For each line below that contains the string "domesticanimal", copy that line.

** Opening Data to use block **

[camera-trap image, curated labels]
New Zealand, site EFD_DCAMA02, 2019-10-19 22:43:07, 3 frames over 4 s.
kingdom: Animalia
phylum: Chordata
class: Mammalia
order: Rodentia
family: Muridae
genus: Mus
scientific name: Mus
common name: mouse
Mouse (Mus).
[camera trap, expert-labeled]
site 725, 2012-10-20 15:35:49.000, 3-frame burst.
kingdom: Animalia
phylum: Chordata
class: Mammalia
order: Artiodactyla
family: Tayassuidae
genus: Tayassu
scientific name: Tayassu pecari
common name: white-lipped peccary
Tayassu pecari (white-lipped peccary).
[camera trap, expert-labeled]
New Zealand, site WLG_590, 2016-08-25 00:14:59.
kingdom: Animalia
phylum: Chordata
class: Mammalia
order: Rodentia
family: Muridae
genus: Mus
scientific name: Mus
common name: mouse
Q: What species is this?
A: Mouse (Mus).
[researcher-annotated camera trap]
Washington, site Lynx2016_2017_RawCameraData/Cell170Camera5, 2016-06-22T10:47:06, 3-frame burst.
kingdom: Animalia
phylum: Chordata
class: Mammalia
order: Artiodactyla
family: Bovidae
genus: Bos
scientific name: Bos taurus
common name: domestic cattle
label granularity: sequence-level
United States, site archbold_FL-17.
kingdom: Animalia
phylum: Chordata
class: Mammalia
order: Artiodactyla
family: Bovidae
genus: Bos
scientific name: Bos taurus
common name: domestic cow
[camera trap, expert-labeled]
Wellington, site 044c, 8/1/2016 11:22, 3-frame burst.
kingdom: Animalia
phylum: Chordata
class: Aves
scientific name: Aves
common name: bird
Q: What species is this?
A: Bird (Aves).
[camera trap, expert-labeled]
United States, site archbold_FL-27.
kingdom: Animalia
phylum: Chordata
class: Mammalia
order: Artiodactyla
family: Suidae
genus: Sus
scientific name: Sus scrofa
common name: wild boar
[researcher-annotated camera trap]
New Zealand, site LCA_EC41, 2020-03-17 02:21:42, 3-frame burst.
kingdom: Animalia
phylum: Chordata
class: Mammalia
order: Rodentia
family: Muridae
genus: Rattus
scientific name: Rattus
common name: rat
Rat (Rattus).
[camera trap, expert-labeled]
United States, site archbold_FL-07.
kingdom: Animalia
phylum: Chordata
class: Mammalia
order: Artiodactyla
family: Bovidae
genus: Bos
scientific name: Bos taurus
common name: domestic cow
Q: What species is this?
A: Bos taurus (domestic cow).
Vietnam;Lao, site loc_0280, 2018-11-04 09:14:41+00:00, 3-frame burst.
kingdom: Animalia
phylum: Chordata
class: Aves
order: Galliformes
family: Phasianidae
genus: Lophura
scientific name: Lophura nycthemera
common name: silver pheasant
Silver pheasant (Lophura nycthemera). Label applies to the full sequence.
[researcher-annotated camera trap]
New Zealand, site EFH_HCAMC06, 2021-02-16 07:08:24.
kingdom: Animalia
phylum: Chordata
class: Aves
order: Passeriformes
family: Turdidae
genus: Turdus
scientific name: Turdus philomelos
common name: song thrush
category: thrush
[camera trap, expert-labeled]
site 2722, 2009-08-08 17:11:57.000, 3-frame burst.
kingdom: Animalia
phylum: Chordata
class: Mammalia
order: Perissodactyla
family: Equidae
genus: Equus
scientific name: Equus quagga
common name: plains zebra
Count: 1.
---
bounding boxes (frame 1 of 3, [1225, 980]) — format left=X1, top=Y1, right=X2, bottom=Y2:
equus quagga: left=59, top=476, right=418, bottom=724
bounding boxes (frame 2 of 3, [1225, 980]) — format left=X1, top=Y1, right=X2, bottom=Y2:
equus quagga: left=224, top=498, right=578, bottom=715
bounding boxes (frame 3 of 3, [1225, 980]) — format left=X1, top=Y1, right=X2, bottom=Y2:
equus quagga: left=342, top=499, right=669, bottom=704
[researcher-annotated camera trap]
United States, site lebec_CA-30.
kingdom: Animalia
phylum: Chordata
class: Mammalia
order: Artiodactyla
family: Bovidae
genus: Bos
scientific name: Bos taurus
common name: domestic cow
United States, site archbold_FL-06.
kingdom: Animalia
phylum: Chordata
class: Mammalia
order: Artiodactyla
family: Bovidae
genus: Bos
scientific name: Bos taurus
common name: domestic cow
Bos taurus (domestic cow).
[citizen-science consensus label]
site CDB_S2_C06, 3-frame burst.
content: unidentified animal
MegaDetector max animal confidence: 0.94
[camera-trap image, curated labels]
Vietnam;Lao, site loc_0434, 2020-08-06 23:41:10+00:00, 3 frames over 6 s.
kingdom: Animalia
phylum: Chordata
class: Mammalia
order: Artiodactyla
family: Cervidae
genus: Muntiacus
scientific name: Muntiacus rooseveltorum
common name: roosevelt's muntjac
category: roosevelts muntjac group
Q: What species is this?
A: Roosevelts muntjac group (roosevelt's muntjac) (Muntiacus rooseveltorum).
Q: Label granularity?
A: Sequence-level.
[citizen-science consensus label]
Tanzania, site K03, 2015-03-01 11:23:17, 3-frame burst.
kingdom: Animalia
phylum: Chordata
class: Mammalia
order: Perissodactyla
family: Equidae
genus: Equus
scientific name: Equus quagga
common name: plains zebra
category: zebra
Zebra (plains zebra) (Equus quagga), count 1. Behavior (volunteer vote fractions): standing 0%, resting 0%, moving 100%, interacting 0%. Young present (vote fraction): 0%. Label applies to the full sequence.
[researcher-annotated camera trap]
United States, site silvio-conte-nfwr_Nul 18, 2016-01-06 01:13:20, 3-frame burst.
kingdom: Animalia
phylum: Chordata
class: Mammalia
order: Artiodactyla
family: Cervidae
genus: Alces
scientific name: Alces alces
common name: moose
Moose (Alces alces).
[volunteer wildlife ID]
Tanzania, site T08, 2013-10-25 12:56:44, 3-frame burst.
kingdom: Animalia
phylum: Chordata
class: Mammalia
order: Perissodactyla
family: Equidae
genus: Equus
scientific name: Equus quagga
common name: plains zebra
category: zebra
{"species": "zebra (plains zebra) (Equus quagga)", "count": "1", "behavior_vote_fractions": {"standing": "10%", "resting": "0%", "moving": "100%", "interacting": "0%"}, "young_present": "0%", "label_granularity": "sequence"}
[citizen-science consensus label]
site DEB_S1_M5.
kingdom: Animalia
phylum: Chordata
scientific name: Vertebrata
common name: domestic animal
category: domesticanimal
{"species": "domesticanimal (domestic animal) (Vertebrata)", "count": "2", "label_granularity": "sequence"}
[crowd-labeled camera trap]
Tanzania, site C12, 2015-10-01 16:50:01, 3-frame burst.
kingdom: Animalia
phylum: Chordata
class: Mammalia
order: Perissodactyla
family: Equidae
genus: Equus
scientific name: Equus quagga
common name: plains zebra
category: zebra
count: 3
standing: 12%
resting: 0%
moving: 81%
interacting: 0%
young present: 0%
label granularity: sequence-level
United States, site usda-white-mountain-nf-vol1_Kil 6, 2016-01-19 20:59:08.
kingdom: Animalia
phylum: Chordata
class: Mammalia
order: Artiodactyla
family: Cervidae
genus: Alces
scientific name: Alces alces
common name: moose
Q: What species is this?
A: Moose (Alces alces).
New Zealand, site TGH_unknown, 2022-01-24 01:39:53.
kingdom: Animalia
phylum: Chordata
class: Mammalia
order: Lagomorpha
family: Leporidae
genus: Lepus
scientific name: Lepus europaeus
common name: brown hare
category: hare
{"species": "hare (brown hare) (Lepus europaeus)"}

** Closing Data to use block **

Answer to this exercise:
category: domesticanimal
{"species": "domesticanimal (domestic animal) (Vertebrata)", "count": "2", "label_granularity": "sequence"}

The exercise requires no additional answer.